Entre estas, el desapego de los bienes terrenos, la confianza en la providencia
del Padre y la vigilancia interior, el esperar activamente el Reino de Dios.
En
los versículos anteriores, Jesús los anima a desprenderse de todo, hasta de la
vida, y a no angustiarse por las necesidades materiales, porque el Padre sabe
lo que necesitan.
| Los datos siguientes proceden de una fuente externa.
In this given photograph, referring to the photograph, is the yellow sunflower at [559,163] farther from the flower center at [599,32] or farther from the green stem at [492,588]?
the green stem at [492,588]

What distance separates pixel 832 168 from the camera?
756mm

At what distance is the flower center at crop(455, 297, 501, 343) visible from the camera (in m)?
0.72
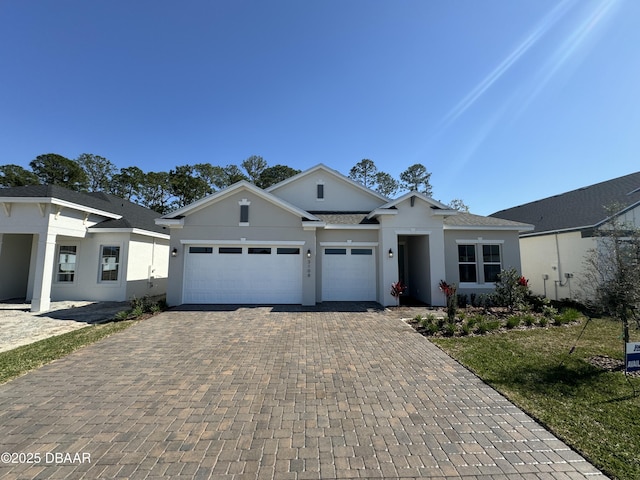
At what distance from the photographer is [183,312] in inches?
414

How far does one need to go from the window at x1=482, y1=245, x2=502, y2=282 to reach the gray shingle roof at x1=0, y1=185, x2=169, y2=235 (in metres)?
17.5

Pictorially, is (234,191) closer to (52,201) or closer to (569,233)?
(52,201)

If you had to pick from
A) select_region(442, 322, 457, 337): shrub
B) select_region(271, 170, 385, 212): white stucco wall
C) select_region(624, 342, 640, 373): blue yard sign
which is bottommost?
select_region(442, 322, 457, 337): shrub

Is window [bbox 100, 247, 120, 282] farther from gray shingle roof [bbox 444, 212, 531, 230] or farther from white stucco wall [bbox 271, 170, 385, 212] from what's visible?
gray shingle roof [bbox 444, 212, 531, 230]

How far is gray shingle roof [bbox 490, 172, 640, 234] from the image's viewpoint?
44.7 ft

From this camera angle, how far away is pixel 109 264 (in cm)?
1374

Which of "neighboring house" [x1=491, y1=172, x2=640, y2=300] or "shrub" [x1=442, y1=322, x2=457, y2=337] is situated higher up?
"neighboring house" [x1=491, y1=172, x2=640, y2=300]

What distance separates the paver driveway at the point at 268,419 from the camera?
2877 millimetres

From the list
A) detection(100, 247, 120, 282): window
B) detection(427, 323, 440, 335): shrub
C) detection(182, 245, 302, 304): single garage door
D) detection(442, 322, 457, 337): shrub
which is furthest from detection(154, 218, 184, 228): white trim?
detection(442, 322, 457, 337): shrub

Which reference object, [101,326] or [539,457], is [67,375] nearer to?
[101,326]

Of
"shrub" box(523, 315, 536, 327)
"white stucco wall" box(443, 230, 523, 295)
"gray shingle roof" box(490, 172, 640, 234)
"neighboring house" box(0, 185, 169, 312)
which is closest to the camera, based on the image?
"shrub" box(523, 315, 536, 327)

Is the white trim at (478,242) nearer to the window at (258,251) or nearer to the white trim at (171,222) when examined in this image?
the window at (258,251)

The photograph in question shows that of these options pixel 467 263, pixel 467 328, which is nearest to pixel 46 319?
pixel 467 328

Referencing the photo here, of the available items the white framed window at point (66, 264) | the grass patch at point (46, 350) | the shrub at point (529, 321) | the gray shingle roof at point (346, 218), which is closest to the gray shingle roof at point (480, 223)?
the gray shingle roof at point (346, 218)
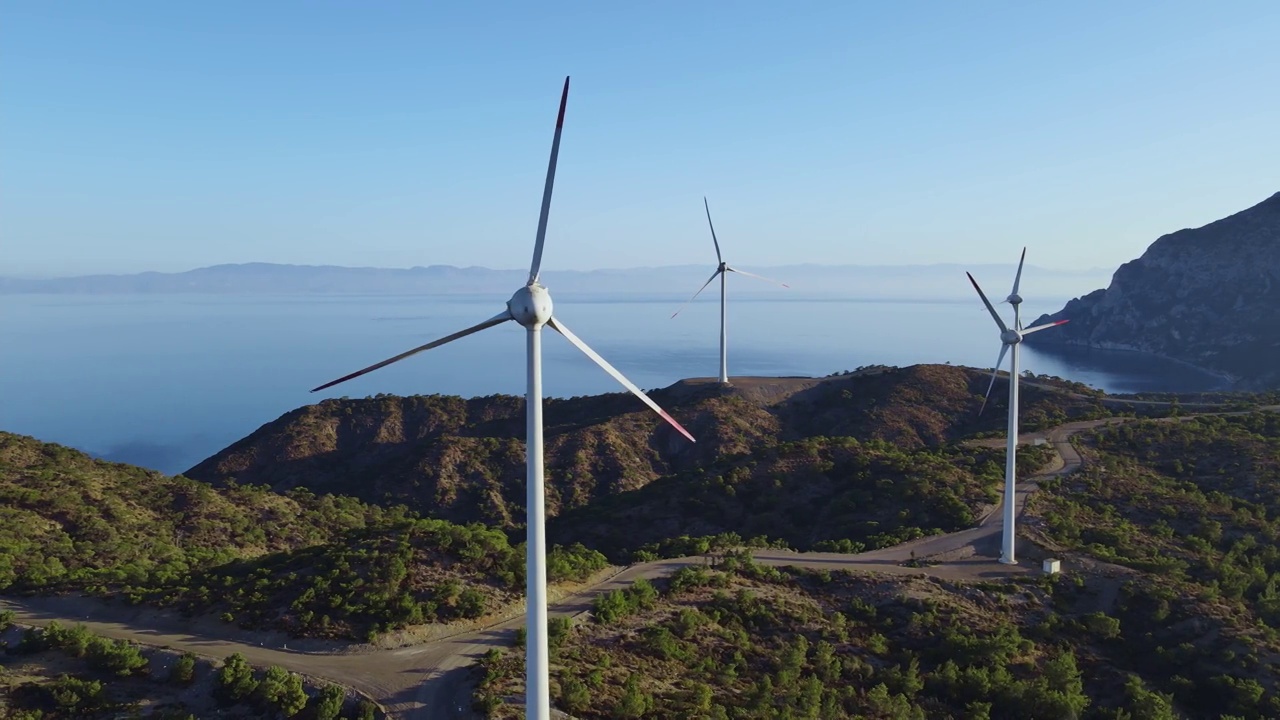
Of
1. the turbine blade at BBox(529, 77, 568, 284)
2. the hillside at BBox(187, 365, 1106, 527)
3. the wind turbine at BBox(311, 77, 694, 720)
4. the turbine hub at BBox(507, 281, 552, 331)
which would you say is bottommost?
the hillside at BBox(187, 365, 1106, 527)

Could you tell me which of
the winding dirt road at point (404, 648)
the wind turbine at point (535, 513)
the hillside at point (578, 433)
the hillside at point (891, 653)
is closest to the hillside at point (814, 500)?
the winding dirt road at point (404, 648)

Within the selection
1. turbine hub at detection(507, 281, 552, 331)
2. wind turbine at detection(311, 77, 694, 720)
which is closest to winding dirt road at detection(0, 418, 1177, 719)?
wind turbine at detection(311, 77, 694, 720)

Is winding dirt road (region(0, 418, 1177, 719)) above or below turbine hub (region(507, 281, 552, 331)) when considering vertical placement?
below

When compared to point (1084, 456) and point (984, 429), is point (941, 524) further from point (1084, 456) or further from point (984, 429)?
point (984, 429)

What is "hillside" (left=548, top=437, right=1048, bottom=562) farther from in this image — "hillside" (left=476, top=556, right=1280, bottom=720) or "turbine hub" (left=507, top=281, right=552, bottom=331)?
"turbine hub" (left=507, top=281, right=552, bottom=331)

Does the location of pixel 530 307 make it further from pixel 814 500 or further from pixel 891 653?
pixel 814 500

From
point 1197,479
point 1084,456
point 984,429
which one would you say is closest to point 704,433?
point 984,429

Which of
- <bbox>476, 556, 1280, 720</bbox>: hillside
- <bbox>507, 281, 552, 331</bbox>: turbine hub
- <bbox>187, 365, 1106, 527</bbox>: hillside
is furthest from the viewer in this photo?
<bbox>187, 365, 1106, 527</bbox>: hillside

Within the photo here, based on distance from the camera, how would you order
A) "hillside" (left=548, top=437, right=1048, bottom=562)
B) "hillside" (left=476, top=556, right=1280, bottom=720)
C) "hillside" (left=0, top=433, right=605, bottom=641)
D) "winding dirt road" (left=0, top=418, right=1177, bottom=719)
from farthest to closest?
"hillside" (left=548, top=437, right=1048, bottom=562) → "hillside" (left=0, top=433, right=605, bottom=641) → "hillside" (left=476, top=556, right=1280, bottom=720) → "winding dirt road" (left=0, top=418, right=1177, bottom=719)
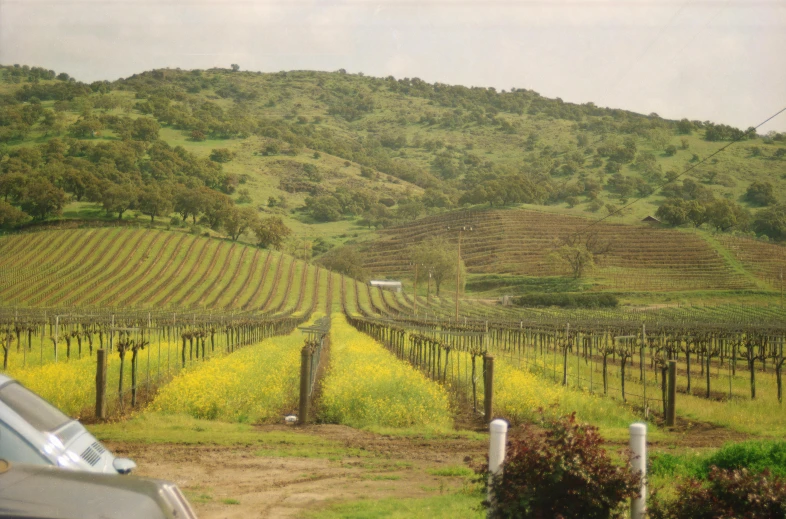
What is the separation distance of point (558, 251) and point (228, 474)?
341ft

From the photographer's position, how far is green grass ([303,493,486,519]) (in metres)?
8.29

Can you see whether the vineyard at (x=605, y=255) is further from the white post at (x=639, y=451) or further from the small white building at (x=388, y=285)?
the white post at (x=639, y=451)

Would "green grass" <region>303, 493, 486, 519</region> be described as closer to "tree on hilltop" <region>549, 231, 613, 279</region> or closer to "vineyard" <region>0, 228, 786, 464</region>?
"vineyard" <region>0, 228, 786, 464</region>

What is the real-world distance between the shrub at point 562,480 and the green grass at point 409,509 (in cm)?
200

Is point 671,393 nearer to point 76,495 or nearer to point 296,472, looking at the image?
point 296,472

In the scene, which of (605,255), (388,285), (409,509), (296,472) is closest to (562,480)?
(409,509)

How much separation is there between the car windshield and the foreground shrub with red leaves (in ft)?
16.5

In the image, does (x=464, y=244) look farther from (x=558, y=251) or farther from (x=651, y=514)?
(x=651, y=514)

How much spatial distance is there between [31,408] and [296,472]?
5863mm

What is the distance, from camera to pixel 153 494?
4.07 m

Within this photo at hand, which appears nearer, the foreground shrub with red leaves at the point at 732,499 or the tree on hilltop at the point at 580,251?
the foreground shrub with red leaves at the point at 732,499

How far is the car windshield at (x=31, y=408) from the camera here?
18.1 ft

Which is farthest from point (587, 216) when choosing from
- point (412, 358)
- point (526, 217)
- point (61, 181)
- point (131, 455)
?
point (131, 455)

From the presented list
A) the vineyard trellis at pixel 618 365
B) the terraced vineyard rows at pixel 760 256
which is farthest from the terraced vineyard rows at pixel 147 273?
the terraced vineyard rows at pixel 760 256
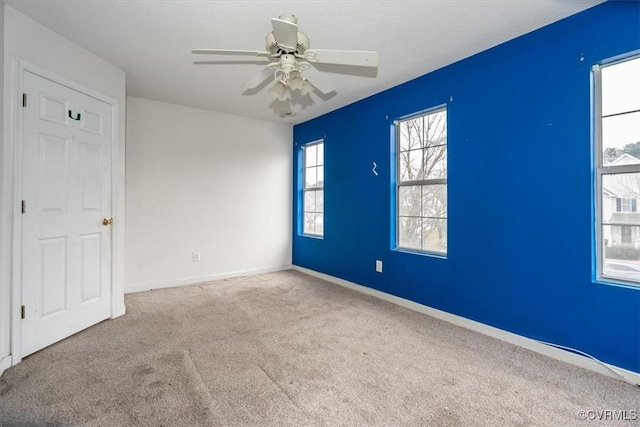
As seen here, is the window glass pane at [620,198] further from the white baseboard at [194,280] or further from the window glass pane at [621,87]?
the white baseboard at [194,280]

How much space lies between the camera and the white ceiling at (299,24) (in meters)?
2.08

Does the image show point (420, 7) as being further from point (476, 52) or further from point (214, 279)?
point (214, 279)

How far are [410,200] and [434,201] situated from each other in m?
0.30

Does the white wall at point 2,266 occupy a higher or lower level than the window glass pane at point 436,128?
lower

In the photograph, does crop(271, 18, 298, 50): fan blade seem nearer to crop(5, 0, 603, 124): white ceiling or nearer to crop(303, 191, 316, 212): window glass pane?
crop(5, 0, 603, 124): white ceiling

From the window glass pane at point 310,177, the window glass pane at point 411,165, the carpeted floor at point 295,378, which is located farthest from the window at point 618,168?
the window glass pane at point 310,177

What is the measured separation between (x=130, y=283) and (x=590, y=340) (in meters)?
4.53

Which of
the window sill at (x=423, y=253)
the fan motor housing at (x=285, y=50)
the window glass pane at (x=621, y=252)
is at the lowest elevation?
the window sill at (x=423, y=253)

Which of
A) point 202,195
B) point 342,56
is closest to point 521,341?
point 342,56

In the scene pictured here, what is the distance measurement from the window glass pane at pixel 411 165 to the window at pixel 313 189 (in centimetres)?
146

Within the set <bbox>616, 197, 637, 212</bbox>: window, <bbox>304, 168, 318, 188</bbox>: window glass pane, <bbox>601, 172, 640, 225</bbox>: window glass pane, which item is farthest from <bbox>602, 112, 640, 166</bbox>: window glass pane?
<bbox>304, 168, 318, 188</bbox>: window glass pane

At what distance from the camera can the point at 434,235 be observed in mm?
3201

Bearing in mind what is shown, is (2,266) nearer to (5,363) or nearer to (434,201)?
(5,363)

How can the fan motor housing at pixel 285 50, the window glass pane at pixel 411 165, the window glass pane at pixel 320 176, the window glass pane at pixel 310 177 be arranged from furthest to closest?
the window glass pane at pixel 310 177
the window glass pane at pixel 320 176
the window glass pane at pixel 411 165
the fan motor housing at pixel 285 50
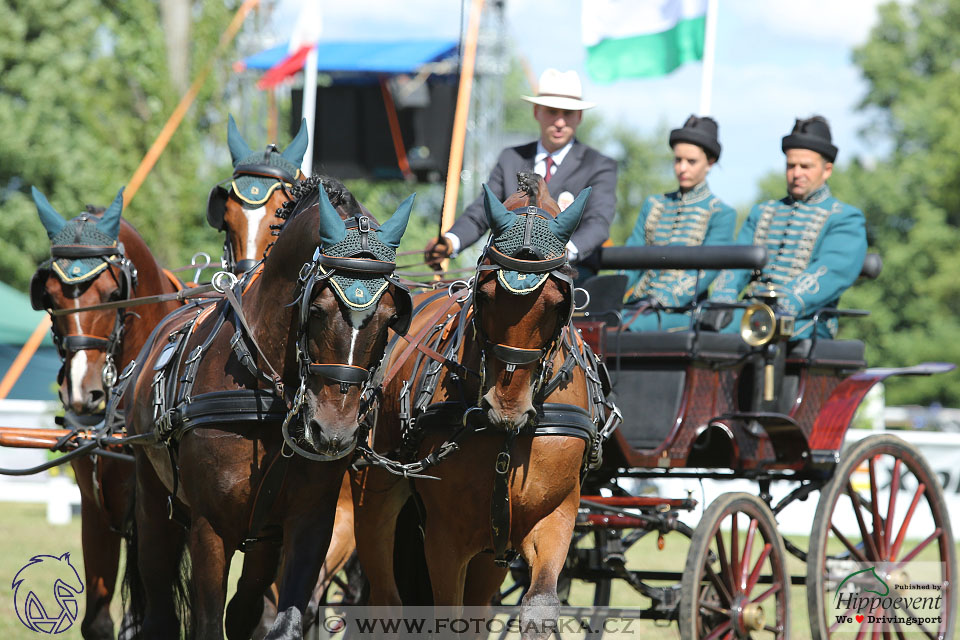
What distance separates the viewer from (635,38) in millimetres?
10094

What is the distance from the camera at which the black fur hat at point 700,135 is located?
672cm

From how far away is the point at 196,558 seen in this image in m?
4.08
En lugar de eso los invita a buscar el Reino de Dios y los
alienta a acumular «un tesoro inagotable en los cielos» (Le 12, 33).
Ciertamente, no es que Jesús exhorte a la pasividad ante las cosas terrenas, a
una conducta irresponsable en el trabajo; lo que quiere es quitarnos la
ansiedad, la inquietud, el miedo.
«Porque donde esté vuestro tesoro,
allí estará también vuestro corazón».
Aquí,
corazón se refiere al centro unificador de la persona, que da sentido a todo lo
que vive; es el lugar de la sinceridad, donde no se puede engañar ni disimular.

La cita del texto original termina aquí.